• **WHAT NEEDS TO BE DONE**
Print each of the records below verbatim, keeping every line unchanged.
## begin DATA EXTRACT
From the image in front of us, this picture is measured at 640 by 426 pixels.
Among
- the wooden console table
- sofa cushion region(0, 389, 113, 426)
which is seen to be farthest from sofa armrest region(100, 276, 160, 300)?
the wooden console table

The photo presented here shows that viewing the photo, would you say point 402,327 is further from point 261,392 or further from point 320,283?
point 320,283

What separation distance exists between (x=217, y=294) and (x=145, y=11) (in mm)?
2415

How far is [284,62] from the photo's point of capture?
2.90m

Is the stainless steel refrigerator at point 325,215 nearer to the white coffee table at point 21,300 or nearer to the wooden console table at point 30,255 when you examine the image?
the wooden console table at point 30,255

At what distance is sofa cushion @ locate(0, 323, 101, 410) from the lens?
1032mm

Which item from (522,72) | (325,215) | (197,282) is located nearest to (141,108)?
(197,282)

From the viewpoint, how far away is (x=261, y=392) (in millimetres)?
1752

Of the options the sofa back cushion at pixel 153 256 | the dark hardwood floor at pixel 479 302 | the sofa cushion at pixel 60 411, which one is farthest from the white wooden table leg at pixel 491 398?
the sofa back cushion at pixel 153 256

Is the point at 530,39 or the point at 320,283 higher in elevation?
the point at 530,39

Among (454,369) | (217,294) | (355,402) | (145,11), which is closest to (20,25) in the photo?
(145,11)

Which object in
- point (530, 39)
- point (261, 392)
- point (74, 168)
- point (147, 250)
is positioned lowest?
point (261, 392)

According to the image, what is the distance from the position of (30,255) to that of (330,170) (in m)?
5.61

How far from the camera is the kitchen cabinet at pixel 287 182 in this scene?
## end DATA EXTRACT
• **RESULT**
From the image in front of us, this picture is measured at 640 by 426 pixels.
Among
- the wooden console table
- sofa cushion region(0, 389, 113, 426)
which is seen to be farthest from sofa armrest region(100, 276, 160, 300)?
the wooden console table

The photo presented here shows that viewing the photo, would you say point 402,327 is further from point 261,392 or further from point 320,283?
point 320,283

What separation distance exists between (x=217, y=294) and (x=145, y=11) (in mm)?
2415

How far is [284,62] from the photo's point of capture?
2.90m

Is the stainless steel refrigerator at point 325,215 nearer to the white coffee table at point 21,300 or nearer to the wooden console table at point 30,255 when you examine the image?
the wooden console table at point 30,255

At what distance is sofa cushion @ locate(0, 323, 101, 410) from the lens?
1032mm

Which item from (522,72) | (325,215) | (197,282) is located nearest to (141,108)?
(197,282)

From the viewpoint, how far away is (x=261, y=392) (in millimetres)?
1752

Of the options the sofa back cushion at pixel 153 256 | the dark hardwood floor at pixel 479 302 | the sofa cushion at pixel 60 411, which one is farthest from the white wooden table leg at pixel 491 398?
the sofa back cushion at pixel 153 256

Is the point at 530,39 or the point at 320,283 higher in elevation?
the point at 530,39

Among (454,369) | (217,294) | (355,402) | (145,11), which is closest to (20,25) in the photo?
(145,11)

Which object in
- point (530, 39)
- point (261, 392)
- point (74, 168)
- point (147, 250)
is positioned lowest?
point (261, 392)

According to the image, what is the distance from the position of (30,255) to that of (330,170) (in m)?
5.61

How far from the camera is the kitchen cabinet at pixel 287 182 in this scene?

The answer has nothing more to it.